There is a growing number of self-employed freelancers who move from place to place working on temporary projects. Such "digital nomads" create demand for short term rentals and co-living spaces that provide access to amenities they would not be able to afford otherwise.

3. Increased market prices crowding out every day renters

Short-term rental options provide flexibility for renters, but lead to increased prices per night. These steeper prices are a tradeoff for the flexibility and (almost hotel-like) services provided. Regular renters who can only afford monthly rents are being squeezed out of units that co-living and corporate rental companies are snapping up.

4. Lack of long-term contracts leads to low reserves and potential crisis if economy dips

Many co-living and co-working companies sign short term contracts (for as little as weeks at a time) with the individuals and companies renting from them. This creates a ticking time bomb for the whole industry. Any dip in the economy could mean these contracts will not get renewed and units will stay vacant as renters cut costs. It also raises the question of sustainability (in the event of a crisis) for companies with low reserves due to their short-term contracts.

While there is a lot of potential for co-living and co-working to meet gaps in the market, there are also risks and concerns to consider.

For instance, authorities in Boston are looking at how to regulate the industry. Corporate and co-living spaces offer similar high-end services and finishes as hotels yet are not taxed like hotels, and hence are able to offer more competitive prices.

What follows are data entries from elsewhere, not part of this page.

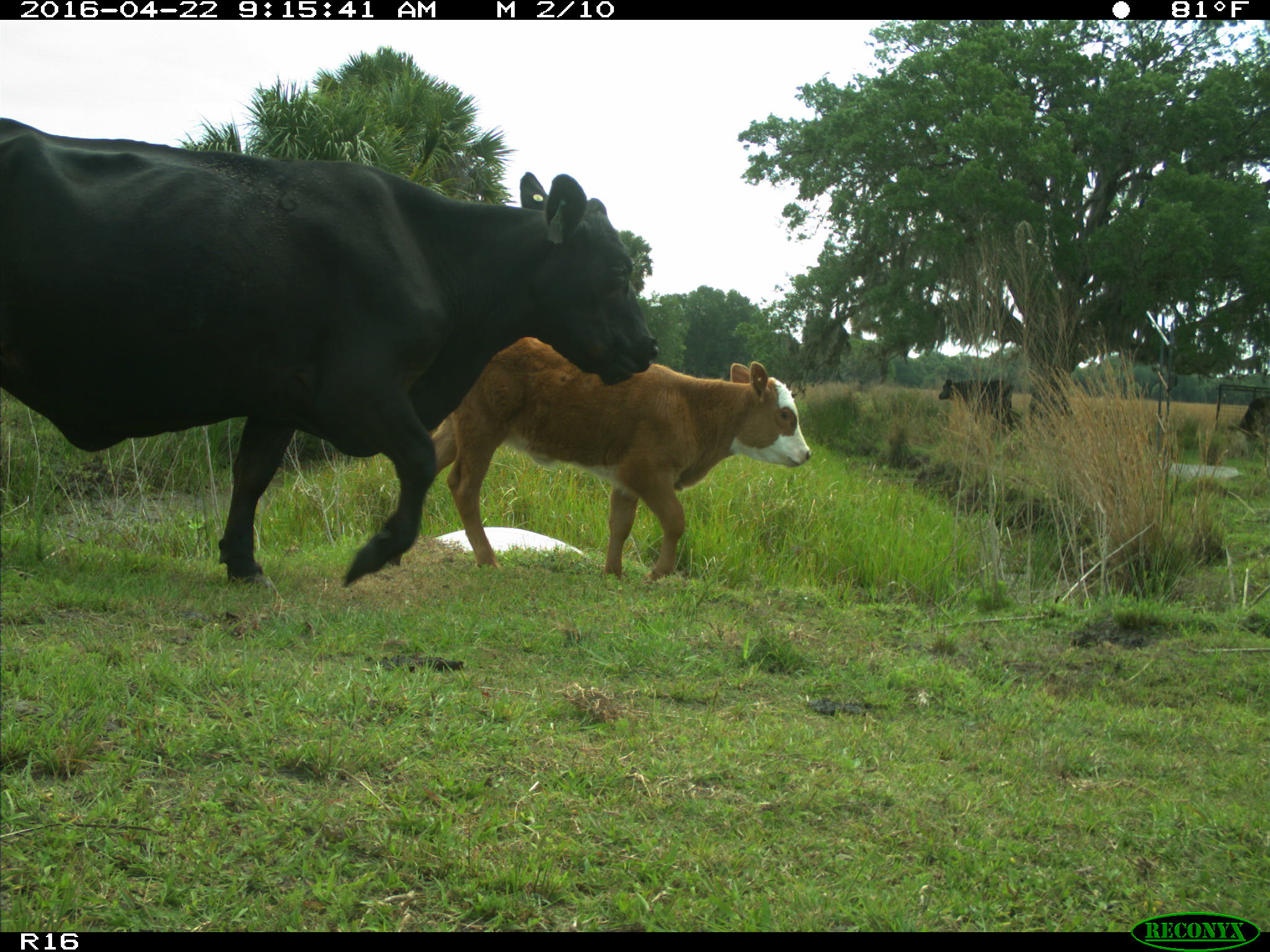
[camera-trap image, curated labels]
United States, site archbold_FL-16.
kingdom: Animalia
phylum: Chordata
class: Mammalia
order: Artiodactyla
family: Bovidae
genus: Bos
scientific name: Bos taurus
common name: domestic cow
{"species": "Bos taurus (domestic cow)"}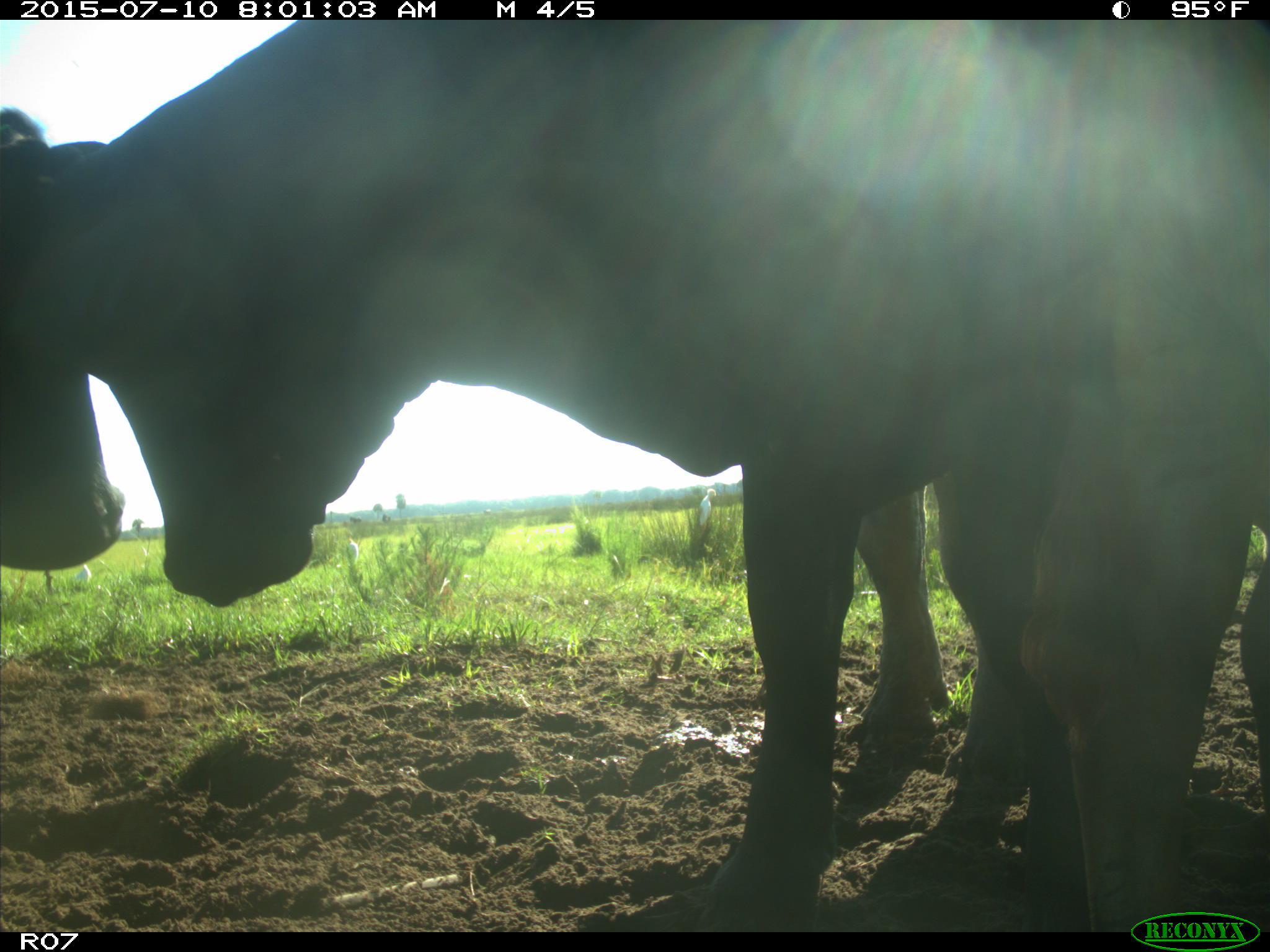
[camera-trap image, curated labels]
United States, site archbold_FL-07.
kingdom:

Meanwhile, the founder of one of the most successful co-living start-ups, Common, has shifted away from its core model to more traditional rentals. This move acts as a hedge against its co-living properties in case the market goes down.

Given the impact of changes in the economy and speculation surrounding increased regulation, it would be wise to treat the current hype around co-living and short-term rentals with caution, and to understand the implications and long-term impacts of investing into this space.